C'est comme cela qu'on la lui redonne ?
- "C'est une campagne. Ce sont des démarches emblématiques, symboliques bien évidemment. Mais si je suis élu président de la République, ça se traduirait évidemment par des mesures autrement plus concrètes."
Vous ne serez peut-être pas élu président de la République....
- "Cette fois-ci, peut-être pas, oui..."
Bon, pour la prochaine fois, on a le temps de voir... Vous avez perdu la bataille des sondages malgré vos appels au vote utile, puisque les électeurs qui se réclament de votre philosophie préfèrent, semble-t-il, apporter leurs suffrages à J.-M. Le Pen. Cela vous chagrine beaucoup, j'imagine ?
- "Non, ce qui me chagrine, c'est justement le rôle extrêmement néfaste des sondages. Normalement, il ne devrait plus y avoir de sondages pour la dernière semaine de l'élection..."
Cela veut dire que la loi a été tournée ?

### [Consigne]
Pour chacune des affirmations suivantes, dites si elle correspond à l'entretien ci-dessus en répondant par oui ou par non, puis citez les mots du texte qui tranchent.
1. La personne interrogée reconnaît qu'elle ne sera peut-être pas élue cette fois-ci.
2. La personne interrogée se dit chagrinée d'avoir perdu la bataille des sondages.
3. La personne interrogée présente les démarches de sa campagne comme purement concrètes.

### [Données]
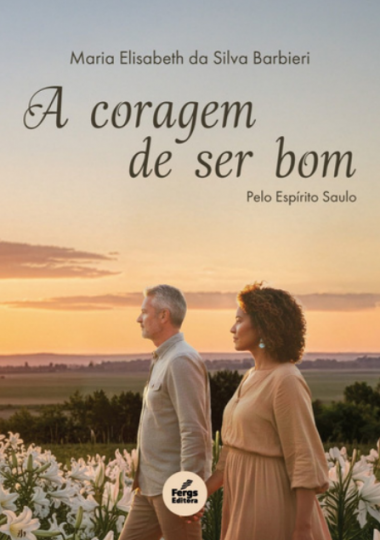 a coragem de ser bom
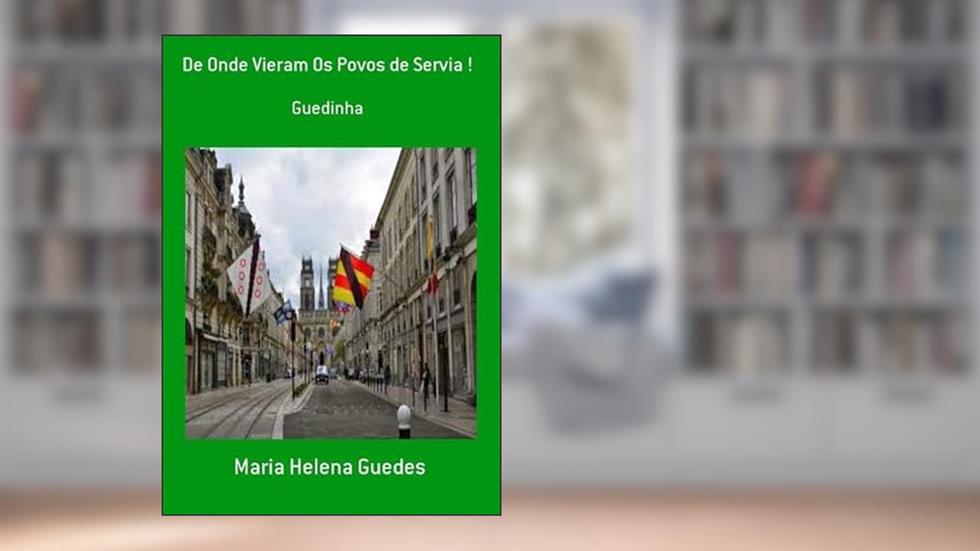 de Onde Vieram os Povos de Servia !, do autor Maria Helena Guedes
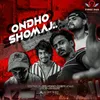 About Ondho Shomaj Song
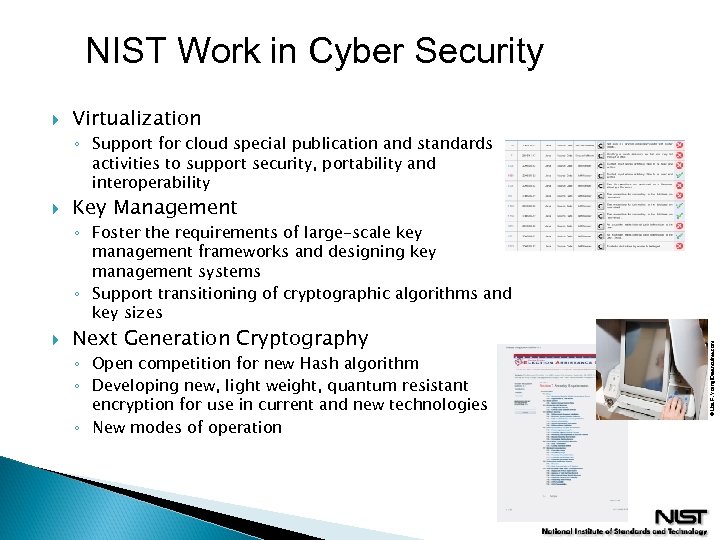 NIST Work in Cyber Security Virtualization ◦ Support for cloud special publication and standards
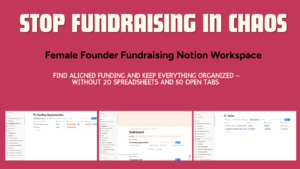 female founder fundraising notion workspace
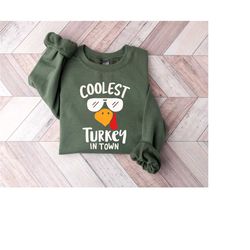 coolest turkey in town sweatshirt, funny turkey face sweater, thanksgiving sweatshirt, cool fall sweatshirt, family than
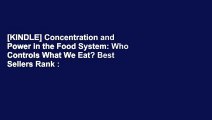 [KINDLE] Concentration and Power in the Food System: Who Controls What We Eat? Best Sellers Rank :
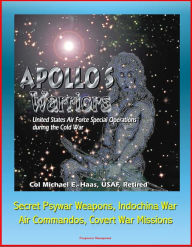 Title: Apollo's Warriors: U.S. Air Force Special Operations during the Cold War - Secret Psywar Weapons, Indochina War, Air Commandos, Covert War Missions, Author: Progressive Management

### [Corrigé]
1. Oui : « Cette fois-ci, peut-être pas, oui... »
2. Non : « Non, ce qui me chagrine, c'est justement le rôle extrêmement néfaste des sondages. »
3. Non : « Ce sont des démarches emblématiques, symboliques bien évidemment. »